───── Text excerpt ─────
In a period of western religious history where atheists and agnostics seem to hold sway, there is still something especially depraved about wishing to head for one church, maybe two, and open fire on worshippers, priests and anyone else who happens to be around
But if the suspicions of French police, prosecutors and government leaders are well-founded, that is what Sid Ahmed Ghlam was intending to do until he accidentally shot himself in the leg in Paris on Sunday. His apparent hatred of the West did not, it seems, extend to wanting nothing to do with its emergency medical services; he called for an ambulance.
Investigators believe the 24-year-old Algerian student of electrical engineering had already murdered Aurélie Châtelain, 32, a fitness instructor. His DNA is said to have been found in her car, which he may have been trying to steal at the moment the weapon - part of a formidable arsenal discovered in his own car and at his flat - discharged, badly injuring him.
On the basis of other material recovered, including mobile phones, Ghlam was "beyond doubt" planning to attack one church or two, possibly in the suburb of Villejuif, the authorities say. In the interests of fairness, we ought to remember, too, that Ghlam's sister has told BFMTV her brother was never an extremist and must have been manipulated or threatened.
Meanwhile, France 24 reports the French prime minister, Manuel Valls, as saying it was among five terrorist attacks foiled in the country since 2013. First reports suggested this was since the terrible shootings at the Paris offices of Charlie Hebdo, a weekly satirical paper whose contents displeased Islamist extremists, in January, but the timescale was later clarified by the government.
The suspect's targets, Valls said, were "the Christians, the Catholics of France", the first time Christians had been specifically chosen for attacks by alleged jihadists in France.
───── Records ─────
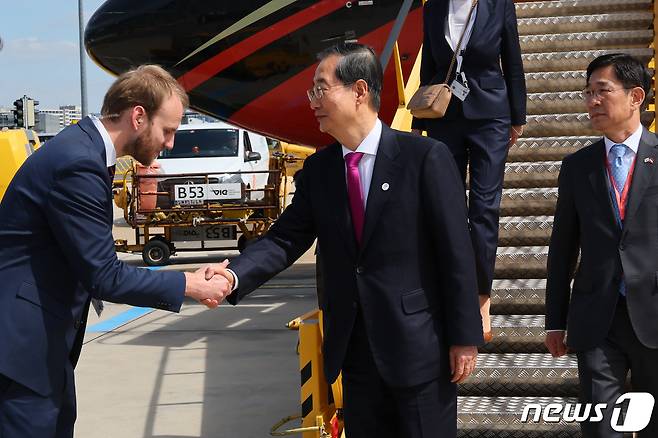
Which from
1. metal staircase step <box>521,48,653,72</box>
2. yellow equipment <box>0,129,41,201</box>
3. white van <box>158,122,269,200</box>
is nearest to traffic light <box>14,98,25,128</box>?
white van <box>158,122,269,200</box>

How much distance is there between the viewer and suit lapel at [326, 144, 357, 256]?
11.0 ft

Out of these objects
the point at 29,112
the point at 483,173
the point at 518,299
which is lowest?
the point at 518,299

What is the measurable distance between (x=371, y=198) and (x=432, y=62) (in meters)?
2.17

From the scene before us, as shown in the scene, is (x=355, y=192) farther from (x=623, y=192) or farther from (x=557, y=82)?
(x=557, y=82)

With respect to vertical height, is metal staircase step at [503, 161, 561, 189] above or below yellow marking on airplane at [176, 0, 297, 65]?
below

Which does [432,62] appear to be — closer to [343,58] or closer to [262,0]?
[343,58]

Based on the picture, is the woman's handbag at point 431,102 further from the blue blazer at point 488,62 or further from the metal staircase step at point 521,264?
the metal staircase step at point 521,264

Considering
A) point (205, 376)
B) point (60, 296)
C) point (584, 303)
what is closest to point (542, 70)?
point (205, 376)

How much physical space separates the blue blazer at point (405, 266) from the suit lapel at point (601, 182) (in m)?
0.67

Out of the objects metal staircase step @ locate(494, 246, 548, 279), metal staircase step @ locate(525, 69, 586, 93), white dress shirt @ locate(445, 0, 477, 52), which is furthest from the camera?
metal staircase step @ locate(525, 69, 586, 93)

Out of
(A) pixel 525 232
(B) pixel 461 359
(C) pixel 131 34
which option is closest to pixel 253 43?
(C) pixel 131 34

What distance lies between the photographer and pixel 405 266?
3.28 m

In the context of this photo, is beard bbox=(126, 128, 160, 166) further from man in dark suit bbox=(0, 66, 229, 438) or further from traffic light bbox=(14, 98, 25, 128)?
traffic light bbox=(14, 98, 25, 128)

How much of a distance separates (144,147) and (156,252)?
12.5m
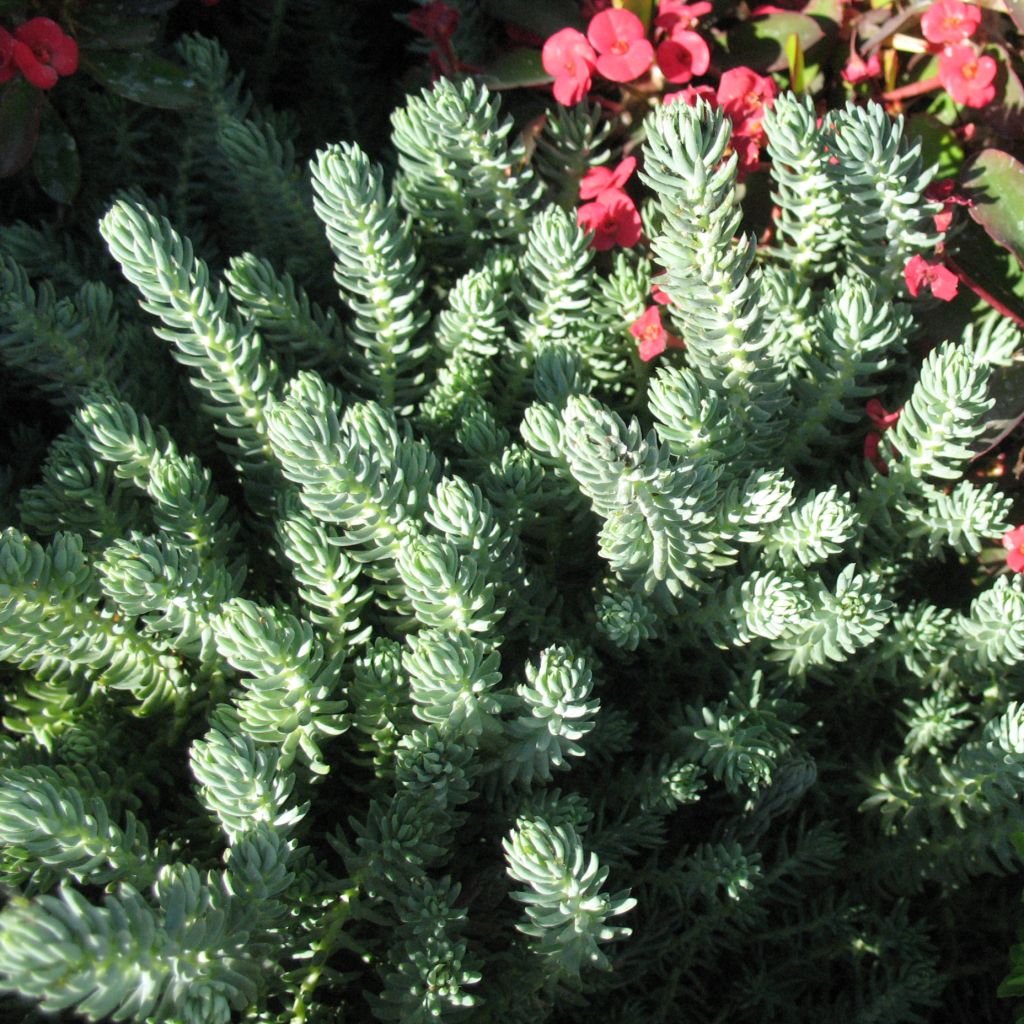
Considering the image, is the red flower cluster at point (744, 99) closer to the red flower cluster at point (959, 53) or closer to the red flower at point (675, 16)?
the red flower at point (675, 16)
─────
_Work required_: Please say whether each statement agrees with the article on the foiled Paris church attack, giving yes or no and quoting the deciding words from it: (a) After shooting himself, Ghlam called for an ambulance. (b) Aurélie Châtelain was a student of electrical engineering. (c) Valls said the plot was one of five terrorist attacks foiled in France since 2013.

_Exercise solution_:
(a) Yes: "he called for an ambulance."
(b) No: "Aurélie Châtelain, 32, a fitness instructor."
(c) Yes: "it was among five terrorist attacks foiled in the country since 2013."